Francis’ attorney told her that Francis continued to pay his round-the-clock security team and he was living in the house with his children.
“He’s not going anywhere,” said the attorney, who later added that Francis had moved out of the condo, which he had rented from the doctor who he had a falling out with over a billing issue, according to the transcript.
A U.S. Pretrial Services representative told the judge that Francis was monitored, even throughout the times when medical treatments required that the GPS bracelet be removed.

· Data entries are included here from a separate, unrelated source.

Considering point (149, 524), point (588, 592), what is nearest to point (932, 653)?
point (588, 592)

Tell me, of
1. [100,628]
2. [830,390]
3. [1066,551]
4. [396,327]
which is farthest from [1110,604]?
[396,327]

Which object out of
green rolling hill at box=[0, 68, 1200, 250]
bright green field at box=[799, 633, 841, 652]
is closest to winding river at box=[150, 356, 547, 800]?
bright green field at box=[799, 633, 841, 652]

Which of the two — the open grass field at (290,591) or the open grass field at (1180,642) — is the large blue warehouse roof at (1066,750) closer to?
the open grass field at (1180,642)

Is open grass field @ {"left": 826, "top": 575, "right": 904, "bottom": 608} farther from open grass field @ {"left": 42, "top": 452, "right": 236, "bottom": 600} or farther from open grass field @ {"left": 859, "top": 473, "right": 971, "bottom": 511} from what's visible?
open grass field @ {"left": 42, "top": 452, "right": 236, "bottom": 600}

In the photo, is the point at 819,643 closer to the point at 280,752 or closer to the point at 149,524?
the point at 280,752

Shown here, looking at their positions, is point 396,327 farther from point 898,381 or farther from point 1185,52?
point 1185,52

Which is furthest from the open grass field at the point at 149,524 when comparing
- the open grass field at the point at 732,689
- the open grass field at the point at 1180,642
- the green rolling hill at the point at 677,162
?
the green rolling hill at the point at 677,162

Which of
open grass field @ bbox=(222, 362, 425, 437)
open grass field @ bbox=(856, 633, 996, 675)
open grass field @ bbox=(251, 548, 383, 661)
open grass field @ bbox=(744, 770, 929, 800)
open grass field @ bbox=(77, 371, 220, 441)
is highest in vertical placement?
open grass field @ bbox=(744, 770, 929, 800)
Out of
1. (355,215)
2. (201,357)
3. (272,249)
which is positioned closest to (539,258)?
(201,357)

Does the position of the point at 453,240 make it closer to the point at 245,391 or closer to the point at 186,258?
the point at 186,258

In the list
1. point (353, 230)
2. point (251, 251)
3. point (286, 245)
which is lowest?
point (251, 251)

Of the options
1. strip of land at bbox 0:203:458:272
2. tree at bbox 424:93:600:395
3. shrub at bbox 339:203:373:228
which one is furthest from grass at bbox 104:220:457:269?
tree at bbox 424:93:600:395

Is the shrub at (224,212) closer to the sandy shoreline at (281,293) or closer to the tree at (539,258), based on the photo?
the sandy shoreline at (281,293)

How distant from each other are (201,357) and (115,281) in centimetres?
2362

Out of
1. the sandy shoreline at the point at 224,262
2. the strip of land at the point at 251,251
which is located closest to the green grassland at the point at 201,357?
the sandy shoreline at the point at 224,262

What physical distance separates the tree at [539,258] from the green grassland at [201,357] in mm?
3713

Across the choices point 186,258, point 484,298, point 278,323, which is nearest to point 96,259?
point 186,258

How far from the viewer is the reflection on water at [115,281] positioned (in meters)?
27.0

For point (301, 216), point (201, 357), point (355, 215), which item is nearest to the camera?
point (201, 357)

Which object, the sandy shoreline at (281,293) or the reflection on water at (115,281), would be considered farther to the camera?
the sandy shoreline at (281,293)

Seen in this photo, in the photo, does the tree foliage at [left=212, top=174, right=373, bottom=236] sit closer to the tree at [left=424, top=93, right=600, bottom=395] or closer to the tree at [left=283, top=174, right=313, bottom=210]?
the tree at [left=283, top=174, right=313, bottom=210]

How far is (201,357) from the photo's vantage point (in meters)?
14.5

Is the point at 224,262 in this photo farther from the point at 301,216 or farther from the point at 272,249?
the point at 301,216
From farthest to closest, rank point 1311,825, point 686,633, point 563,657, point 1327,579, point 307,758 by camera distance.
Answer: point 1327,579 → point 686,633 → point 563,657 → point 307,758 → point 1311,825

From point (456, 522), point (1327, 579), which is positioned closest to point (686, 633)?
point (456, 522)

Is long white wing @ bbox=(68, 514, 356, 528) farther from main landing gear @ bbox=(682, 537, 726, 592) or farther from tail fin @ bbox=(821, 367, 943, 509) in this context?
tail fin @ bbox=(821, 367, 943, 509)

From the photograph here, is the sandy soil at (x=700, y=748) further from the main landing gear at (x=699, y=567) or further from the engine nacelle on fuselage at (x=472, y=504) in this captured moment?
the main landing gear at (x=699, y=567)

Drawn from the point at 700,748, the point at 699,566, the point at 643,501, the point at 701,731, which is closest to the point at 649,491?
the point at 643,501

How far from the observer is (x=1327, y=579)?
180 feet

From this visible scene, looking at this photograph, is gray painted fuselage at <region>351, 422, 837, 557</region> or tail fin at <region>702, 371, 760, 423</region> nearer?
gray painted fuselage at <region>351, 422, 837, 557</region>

At a status hearing in January 2021, Sammartino questioned the status of Francis’ health and, at one point, raised the possibility of having an independent, third-party medical expert come to the court and explain Francis’ current health and future expectations. He was expected to testify at several pending trials of Navy officials, including five former 7th Fleet officers.
Defense attorneys argued that he would do so in 90-minute increments, with 15-minute breaks to accommodate his medical condition, as was the practice when Francis testified at an earlier military court-martial.
But when that trial began last spring, Francis wasn’t on the witness list. It’s unclear why he wasn’t called to testify. The latest court transcripts available on the publicly accessible website were from a December 2021 status conference, when the judge extended the medical furlough until May 23, 2022.
A federal jury convicted four of the five Navy officers – Capts. David Newland, James Dolan and David Lausman and former Cmdr. Mario Herrera – in late June on charges of accepting bribes from Francis. They are set to be sentenced next month.
The jury couldn’t agree on a verdict for the fifth officer, Rear Adm. Bruce Loveless. Loveless, a former fleet intelligence chief, has continued to contest the charges and is seeking an acquittal. Sammartino has denied his motion for mistrial, and a status hearing is set for Sept. 30 in San Diego.